▸ TASK TO COMPLETE
Rewrite the lines from the one containing "Spatially, is pixel" through the end of the entries, inclusive, substituting "the viewer" for "the camera" and leaving everything else unchanged.

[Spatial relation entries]
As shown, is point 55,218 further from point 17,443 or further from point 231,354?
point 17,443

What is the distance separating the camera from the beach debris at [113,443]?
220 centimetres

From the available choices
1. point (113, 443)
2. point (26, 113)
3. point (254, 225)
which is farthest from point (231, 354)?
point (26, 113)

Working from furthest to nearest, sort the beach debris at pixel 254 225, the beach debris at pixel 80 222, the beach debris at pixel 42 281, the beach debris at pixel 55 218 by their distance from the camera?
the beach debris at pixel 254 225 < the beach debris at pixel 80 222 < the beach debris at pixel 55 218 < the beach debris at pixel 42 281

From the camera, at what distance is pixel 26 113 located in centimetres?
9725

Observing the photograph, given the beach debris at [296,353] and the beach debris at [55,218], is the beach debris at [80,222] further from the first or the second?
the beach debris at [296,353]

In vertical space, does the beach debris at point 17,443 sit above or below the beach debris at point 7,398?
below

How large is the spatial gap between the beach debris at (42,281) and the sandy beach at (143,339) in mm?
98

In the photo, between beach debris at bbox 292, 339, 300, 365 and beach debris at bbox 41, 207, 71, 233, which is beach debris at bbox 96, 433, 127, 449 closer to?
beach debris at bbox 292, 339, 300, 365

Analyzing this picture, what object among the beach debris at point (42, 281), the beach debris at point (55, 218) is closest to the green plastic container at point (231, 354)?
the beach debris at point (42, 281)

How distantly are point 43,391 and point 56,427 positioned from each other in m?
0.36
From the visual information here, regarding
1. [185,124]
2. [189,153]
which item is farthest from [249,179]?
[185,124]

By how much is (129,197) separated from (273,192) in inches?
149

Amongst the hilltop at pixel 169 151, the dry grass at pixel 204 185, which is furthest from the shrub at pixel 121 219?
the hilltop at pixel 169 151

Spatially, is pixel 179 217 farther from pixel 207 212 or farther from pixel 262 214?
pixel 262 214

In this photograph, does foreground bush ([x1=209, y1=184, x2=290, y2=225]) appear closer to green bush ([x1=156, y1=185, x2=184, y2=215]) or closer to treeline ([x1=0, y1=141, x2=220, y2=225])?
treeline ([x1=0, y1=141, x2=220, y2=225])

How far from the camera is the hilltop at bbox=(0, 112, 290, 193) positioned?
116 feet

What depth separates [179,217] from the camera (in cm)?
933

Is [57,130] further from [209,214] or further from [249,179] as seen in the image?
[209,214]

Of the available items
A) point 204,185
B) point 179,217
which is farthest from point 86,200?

▸ REPLY
Spatially, is pixel 179 217 farther from pixel 207 212 or farther from pixel 262 214?
pixel 262 214

In this photograph, does foreground bush ([x1=209, y1=184, x2=290, y2=225]) appear closer to green bush ([x1=156, y1=185, x2=184, y2=215]) or closer to treeline ([x1=0, y1=141, x2=220, y2=225])?
treeline ([x1=0, y1=141, x2=220, y2=225])

How far from the viewer is the hilltop at bbox=(0, 112, 290, 193) positioned?
116 feet

What depth separates [179,217] from the viewer (in cm)?
933

Is [57,130] further from [209,214] or further from [249,179] as seen in the image?
[209,214]

Of the available items
A) point 204,185
B) point 179,217
which is farthest from point 86,200?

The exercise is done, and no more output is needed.